プログラムの静的解析から、このプログラムの一部はGoで書かれていることがわかりました。ほとんどのGoプログラムは静的にリンクされるため、すべての依存関係を含み、動的にリンクされる場合よりも大きなバイナリが生成されます。そのため、このようなマルウェアの解析やリバースエンジニアリングはより複雑になります。しかしながら、このマルウェアでは、脅威アクターはマルウェアの最初の部分だけをGo（GellGoという名前のクリプター）で書いています。

デバッガーを使ってマルウェアを解析すると、Main関数に到達する前に多くのライブラリーコードを実行しなければならないため、時間がかかることがあります。
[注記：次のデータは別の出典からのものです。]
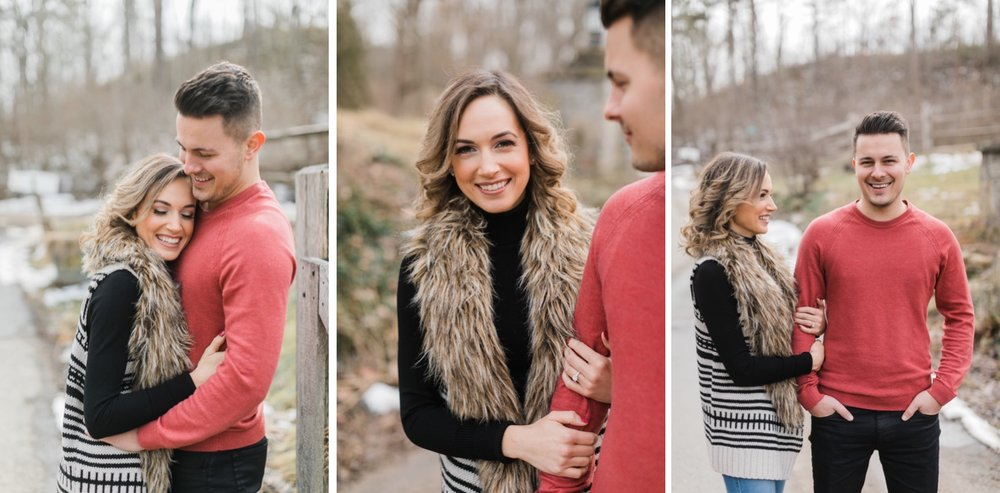 3_Libby___Michael___Engagement_Session___High_Res._Finals_0005_Libby___Michael___Engagement_Session___High_Res._Finals_0007_Libby___Michael___Engagement_Session___High_Res._Finals_0021.jpg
解析をスピードアップするには、静的解析ツールを使ってMain関数を特定します。このケースでは、GoReSymを使用しました。GoReSymは、有用なプログラムのメタデータを抽出するGo用のシンボルパーサーです。このようにして、ユーザーコードのアドレスとMain関数を特定します。図7はユーザー関数のアドレスと名前を示しています。

開始アドレスは、10進数形式の仮想アドレス（VA）に対応します。デバッガでロードされたバイナリ内の”Main”関数の正しいアドレスを見つけるには相対仮想アドレス（RVA）を計算する必要があります。ロードされたイメージのベースアドレスに、これを加算して”Main”関数のアドレスを得ます。ユーザーコードに直接ジャンプするには、このアドレスにブレークポイントを設定し、 プログラムをこのポイントまで実行させます。
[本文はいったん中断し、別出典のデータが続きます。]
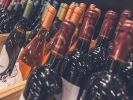 Wine Production in Russia for Two Months Decreased by 22.5%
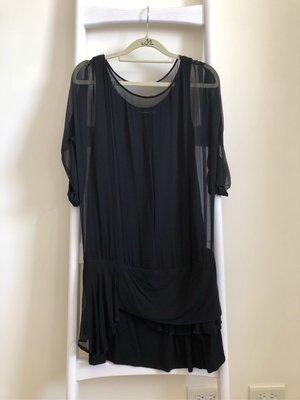 MOMA,S,黑色背心微透紗長上衣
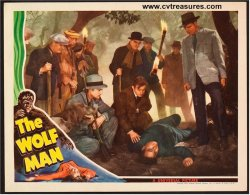 """The Wolf Man"", 1941 Original Vintage Movie Poster Lobby Card (11x14"") Starring Lon Chaney"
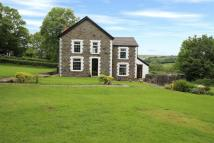 Country House in Pantybrad, Tonyrefail...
Goプログラムがパッカーであると仮定しているので、VirtualAllocやRtlMoveMemoryなど、マルウェアがよく使うメモリー関連のWindows API関数に、さらにいくつかのブレークポイントを設定しました。

ShellGoはこれら2つの関数を使って、暗号化されたデータを".data "セクションから新しく割り当てられたメモリ領域にコピーします。その後、単純なadd命令によるループでこのデータをデコードします。この手順の結果が実行シェルコードです。

シェルコードは、さまざまなWindows API関数を使い実行することができます。多くの場合、コールバック関数のアドレスを引数として取る関数が選択されます。このケースでは、ShellGoはEnumPageFilesW関数を使用し、コールバック関数としてシェルコードのアドレスを渡します。コールバック関数がトリガーされると、シェルコードが実行されます。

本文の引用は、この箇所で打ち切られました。